I shook my head. “No,” I said. “It’s the only thing keeping us civil.”
“What’s this?” he asked.
— Chloe V., Mayor of St. Petersburg, 2034 wwz key to the city documents
They gave me the key on a Tuesday. The first one, I mean. The real one, made of brass, the size of a child’s hand. The City Council was long gone—fled to a FEMA camp in Georgia that probably doesn’t exist anymore. I was the only one left in the municipal building because the Coast Guard cutter had room for exactly three more people, and my wife was already on it.

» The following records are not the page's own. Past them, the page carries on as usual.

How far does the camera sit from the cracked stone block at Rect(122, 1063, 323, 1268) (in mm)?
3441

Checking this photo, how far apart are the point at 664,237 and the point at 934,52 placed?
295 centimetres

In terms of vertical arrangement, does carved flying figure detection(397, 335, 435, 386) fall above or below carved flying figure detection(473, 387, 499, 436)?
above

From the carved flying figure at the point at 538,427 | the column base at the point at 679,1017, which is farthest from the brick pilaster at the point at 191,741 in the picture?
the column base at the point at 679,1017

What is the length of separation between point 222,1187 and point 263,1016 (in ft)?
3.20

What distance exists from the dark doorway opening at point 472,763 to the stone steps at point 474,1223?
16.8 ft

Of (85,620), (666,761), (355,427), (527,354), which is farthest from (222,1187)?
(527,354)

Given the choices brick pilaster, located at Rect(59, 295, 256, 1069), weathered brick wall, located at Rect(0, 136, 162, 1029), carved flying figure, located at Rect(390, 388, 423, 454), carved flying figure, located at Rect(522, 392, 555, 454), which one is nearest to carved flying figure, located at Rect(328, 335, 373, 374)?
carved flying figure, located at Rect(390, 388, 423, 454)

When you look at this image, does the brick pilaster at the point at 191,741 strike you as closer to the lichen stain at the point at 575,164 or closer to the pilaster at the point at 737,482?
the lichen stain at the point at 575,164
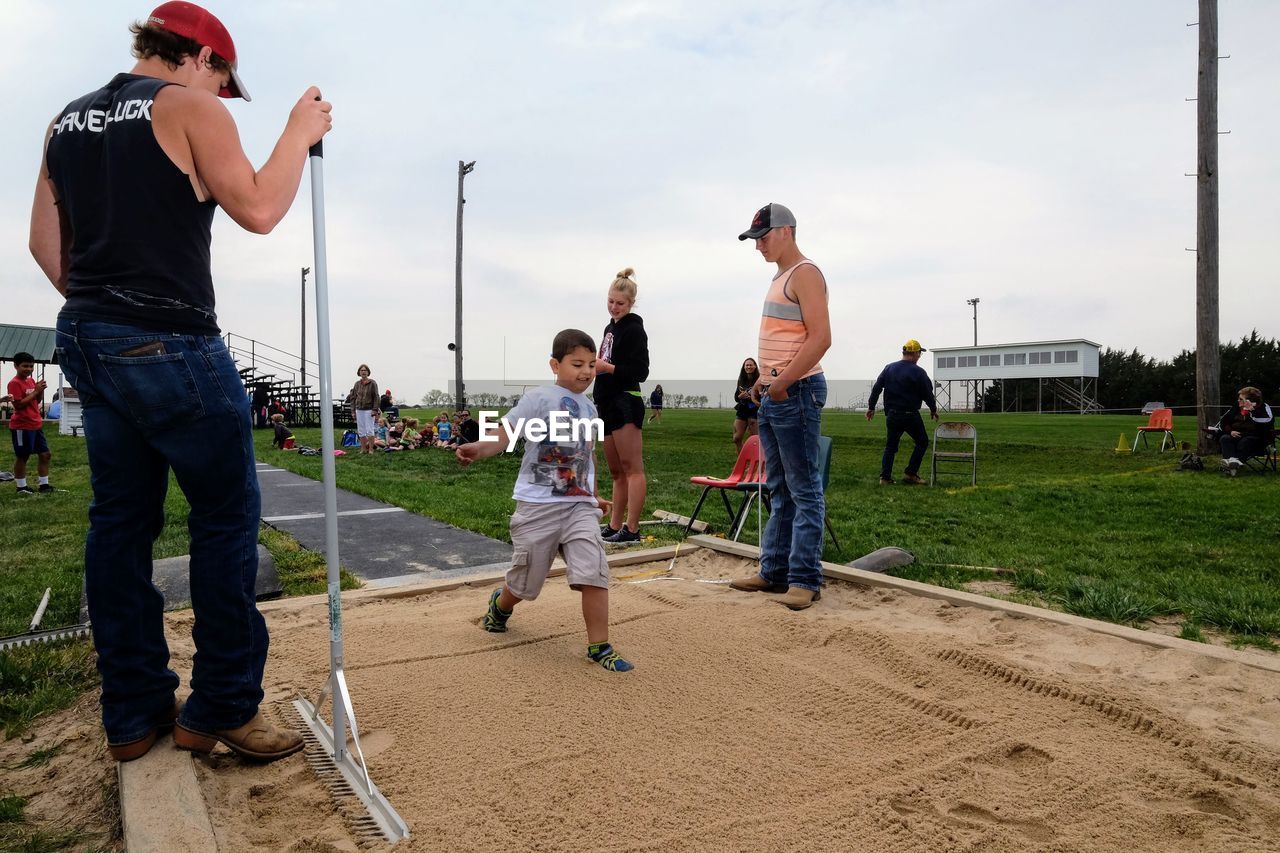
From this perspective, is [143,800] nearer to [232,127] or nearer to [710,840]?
[710,840]

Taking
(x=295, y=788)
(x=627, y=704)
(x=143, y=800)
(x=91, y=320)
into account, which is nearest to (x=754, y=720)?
(x=627, y=704)

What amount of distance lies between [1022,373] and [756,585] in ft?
174

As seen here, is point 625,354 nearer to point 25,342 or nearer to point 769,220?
point 769,220

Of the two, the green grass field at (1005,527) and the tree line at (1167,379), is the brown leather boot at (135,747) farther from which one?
the tree line at (1167,379)

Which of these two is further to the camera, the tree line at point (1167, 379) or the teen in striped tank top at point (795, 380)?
the tree line at point (1167, 379)

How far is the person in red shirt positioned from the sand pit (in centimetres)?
794

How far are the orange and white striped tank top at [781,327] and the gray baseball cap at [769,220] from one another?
0.73 ft

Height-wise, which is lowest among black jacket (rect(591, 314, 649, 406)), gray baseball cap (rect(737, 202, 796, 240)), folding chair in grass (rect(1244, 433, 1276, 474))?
folding chair in grass (rect(1244, 433, 1276, 474))

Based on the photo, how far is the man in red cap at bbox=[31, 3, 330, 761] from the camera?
78.0 inches

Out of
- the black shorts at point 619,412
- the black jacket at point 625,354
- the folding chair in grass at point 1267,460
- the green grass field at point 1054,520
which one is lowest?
the green grass field at point 1054,520

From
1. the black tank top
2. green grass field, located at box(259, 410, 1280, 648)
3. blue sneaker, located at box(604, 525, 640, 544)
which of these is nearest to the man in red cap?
the black tank top

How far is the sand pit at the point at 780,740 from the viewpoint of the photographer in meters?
1.93

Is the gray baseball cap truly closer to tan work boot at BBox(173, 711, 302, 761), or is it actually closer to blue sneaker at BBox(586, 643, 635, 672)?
blue sneaker at BBox(586, 643, 635, 672)

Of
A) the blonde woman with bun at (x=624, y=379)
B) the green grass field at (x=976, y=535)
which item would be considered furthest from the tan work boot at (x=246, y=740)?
the blonde woman with bun at (x=624, y=379)
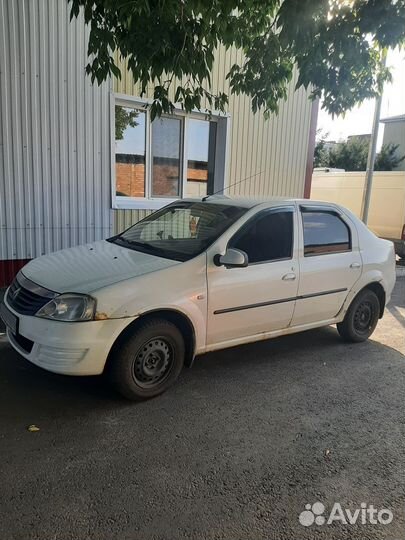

I stood on the dock, holding that brass key. It felt heavy. I realized the City Clerk hadn’t been joking. The key was a symbol, but symbols are just lies we agree to tell each other. If I gave up the docks, I was giving up the city. I was handing St. Petersburg to a warlord. I shook my head
I pointed to the two hundred and eight survivors lined up on the dock—fishing, building, crying, laughing. “Tell them that,” I said.
I didn’t use the key to unlock a door. I used it to lock one. I pointed to the old fuel depot. “That’s city property,” I shouted. “And I’m the mayor. You take one step closer, and I will blow it sky high. I have the key to the ignition. That’s what this is.” — Chloe V
She wasn’t wrong. But I pulled out the brass key. I held it up. “This says otherwise,” I said. “A key isn’t about locks. It’s about access. You want to start a new city council? Fine. But I’m holding the only copy of the master key to the water treatment plant. You want to drink, we talk.”
I put it in my breast pocket. I took the city’s last remaining assets: a 9mm pistol, three bottles of water, and a key to nothing.
Things got quiet. The zombies froze. We buried our dead in the botanical gardens because the ground was too hard for a proper cemetery. Maury the librarian found a trove of canned goods in the basement of the Museum of Fine Arts.